= Nisei Baseball Research Project =

American non-profit-organization

The Nisei Baseball Research Project (NBRP) is a non-profit 501(c)(3) organization documenting, preserving and exhibiting history of Japanese American baseball. It was founded by Kerry Yo Nakagawa, the author of Through a Diamond: 100 Years of Japanese American Baseball. The NBRP's mission is to bring awareness and education about Japanese American Concentration Camps during World War II, through the prism of their multimedia projects and baseball. Also to recognize the many prewar Issei and Nisei ballplayers that never got an opportunity to play in Major League Baseball because of the 'color line' and their contribution as our American Baseball Ambassadors in the early 1920s and 1930s in Japan, Korea and Manchukuo, China. These ballplayers also kept the All-American Pastime alive during their incarceration during World War II as they played 'behind barbed wire' and again were denied of professional MLB careers.
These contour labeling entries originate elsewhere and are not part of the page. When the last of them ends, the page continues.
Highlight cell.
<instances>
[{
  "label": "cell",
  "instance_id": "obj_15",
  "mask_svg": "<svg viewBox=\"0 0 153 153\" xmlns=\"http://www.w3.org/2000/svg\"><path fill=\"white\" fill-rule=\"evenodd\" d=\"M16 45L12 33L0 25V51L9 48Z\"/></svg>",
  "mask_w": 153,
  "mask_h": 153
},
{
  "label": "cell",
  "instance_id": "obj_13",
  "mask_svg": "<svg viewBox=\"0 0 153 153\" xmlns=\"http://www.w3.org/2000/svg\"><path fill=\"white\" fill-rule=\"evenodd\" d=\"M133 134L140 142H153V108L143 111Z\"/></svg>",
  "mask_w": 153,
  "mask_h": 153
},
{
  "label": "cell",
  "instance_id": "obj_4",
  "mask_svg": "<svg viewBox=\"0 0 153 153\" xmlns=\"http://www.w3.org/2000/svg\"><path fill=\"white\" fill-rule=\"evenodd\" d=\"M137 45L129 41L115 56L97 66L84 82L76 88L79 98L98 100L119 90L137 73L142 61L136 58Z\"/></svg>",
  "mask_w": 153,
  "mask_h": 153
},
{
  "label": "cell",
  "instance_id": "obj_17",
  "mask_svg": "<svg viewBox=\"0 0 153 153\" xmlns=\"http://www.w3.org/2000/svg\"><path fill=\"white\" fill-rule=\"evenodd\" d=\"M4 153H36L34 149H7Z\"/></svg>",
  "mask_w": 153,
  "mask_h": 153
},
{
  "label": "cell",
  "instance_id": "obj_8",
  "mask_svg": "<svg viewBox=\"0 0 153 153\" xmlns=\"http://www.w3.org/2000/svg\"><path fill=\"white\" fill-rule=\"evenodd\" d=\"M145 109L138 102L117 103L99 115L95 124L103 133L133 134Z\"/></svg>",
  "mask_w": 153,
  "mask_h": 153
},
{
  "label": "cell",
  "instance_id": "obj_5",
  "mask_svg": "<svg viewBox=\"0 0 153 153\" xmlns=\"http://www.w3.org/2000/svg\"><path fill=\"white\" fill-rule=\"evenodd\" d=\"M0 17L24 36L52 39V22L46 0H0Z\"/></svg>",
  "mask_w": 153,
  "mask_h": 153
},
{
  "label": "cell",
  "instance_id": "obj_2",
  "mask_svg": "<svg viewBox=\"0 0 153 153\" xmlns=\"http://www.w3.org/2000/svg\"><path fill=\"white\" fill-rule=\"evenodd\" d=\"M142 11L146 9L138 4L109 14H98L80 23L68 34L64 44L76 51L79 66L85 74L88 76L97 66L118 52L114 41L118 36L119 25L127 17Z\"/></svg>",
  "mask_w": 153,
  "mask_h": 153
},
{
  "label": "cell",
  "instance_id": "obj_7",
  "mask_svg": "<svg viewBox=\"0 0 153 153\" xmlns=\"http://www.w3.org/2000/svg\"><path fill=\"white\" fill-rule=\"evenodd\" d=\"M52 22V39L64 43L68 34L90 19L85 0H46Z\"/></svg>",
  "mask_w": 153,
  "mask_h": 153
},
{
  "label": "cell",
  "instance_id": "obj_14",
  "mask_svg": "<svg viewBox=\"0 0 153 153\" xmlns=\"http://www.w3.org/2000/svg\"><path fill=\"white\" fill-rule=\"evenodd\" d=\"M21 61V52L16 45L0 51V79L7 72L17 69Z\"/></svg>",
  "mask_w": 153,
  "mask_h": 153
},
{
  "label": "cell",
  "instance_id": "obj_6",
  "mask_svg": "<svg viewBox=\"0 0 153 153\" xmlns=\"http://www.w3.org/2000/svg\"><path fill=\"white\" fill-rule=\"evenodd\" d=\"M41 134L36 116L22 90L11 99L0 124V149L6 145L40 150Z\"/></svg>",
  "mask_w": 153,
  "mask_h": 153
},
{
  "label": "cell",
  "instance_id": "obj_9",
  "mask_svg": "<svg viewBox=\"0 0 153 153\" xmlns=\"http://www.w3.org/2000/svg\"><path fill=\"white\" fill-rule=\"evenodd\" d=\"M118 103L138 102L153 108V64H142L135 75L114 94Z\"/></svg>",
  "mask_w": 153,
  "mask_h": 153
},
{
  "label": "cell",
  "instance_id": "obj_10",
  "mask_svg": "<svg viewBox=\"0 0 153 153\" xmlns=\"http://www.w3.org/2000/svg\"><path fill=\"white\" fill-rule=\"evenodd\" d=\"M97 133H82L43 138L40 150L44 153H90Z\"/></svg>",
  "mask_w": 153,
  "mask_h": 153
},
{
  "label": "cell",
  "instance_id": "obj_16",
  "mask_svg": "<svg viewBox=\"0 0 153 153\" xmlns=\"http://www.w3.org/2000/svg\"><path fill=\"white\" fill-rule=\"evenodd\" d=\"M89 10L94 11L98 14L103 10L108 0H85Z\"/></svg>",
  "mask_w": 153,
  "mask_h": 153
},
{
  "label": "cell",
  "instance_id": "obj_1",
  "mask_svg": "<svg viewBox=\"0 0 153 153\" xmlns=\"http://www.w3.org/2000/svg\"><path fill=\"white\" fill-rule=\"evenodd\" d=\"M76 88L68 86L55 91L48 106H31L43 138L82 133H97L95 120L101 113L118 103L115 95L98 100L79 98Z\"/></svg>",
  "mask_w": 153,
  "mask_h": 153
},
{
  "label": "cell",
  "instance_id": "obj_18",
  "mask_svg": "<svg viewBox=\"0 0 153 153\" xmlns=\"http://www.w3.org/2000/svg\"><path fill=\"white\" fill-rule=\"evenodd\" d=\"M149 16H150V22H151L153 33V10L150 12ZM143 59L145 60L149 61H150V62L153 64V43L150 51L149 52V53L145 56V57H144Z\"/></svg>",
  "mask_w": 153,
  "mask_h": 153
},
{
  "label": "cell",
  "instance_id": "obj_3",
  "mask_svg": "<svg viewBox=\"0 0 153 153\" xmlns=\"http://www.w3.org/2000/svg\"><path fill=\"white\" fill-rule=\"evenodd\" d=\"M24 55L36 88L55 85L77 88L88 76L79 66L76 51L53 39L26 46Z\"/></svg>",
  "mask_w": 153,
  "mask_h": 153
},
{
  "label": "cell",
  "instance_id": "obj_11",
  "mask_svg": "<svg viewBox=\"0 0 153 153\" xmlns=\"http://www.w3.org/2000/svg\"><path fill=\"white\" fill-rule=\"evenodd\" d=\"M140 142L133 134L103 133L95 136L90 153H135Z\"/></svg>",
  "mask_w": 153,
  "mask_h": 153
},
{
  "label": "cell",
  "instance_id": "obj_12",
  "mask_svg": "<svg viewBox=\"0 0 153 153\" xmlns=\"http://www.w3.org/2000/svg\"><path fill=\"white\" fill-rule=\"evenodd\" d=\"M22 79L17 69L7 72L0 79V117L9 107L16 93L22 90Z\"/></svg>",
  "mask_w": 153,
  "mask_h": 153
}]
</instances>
The project began on May 4, 1996, at the Fresno Museum as the first exhibit to display the photos, memorabilia, artifacts, and text history of the Nikkei in baseball. The exhibit covers the pre-war, Japanese Internment, and post-war periods and the legacy of the legends of Japanese American baseball. On July 19, the National Japanese American Historical Society co-sponsored the exhibit to venues in San Francisco, Oakland, and San Jose. On July 20, a Tribute to the Legends of the Nisei Baseball League was held before 50,000 fans at Candlestick Park. CNN News, Japan Baseball Weekly, the San Francisco Chronicle, the San Jose Mercury News, National Public Radio, and KNBR all covered this event.

The exhibit has been featured at the National Baseball Hall of Fame and Museum in Cooperstown New York, the California State Capitol Museum, the Arizona Hall of Fame Museum, the Portland Hall of Fame Museum in Oregon, the Four Rivers Cultural Center & Museum in Los Angeles, the San Diego Hall of Champions Sports Museum, and the Fresno Metropolitan Museum. Internationally, the exhibit was on display at the Japanese Baseball Hall of Fame in Tokyo.

In 2000, the Nisei Baseball Research Project produced a 35-minute documentary film, entitled Diamonds in the Rough: The Legacy of Japanese American Baseball, which was produced by Chip Taylor and narrated by Pat Morita.
NBRP has co-produced two curriculums through the Stanford Program of International and Cross Cultural Education and produced the dramatic narrative film American Pastime released by Warner Bros. in 2007.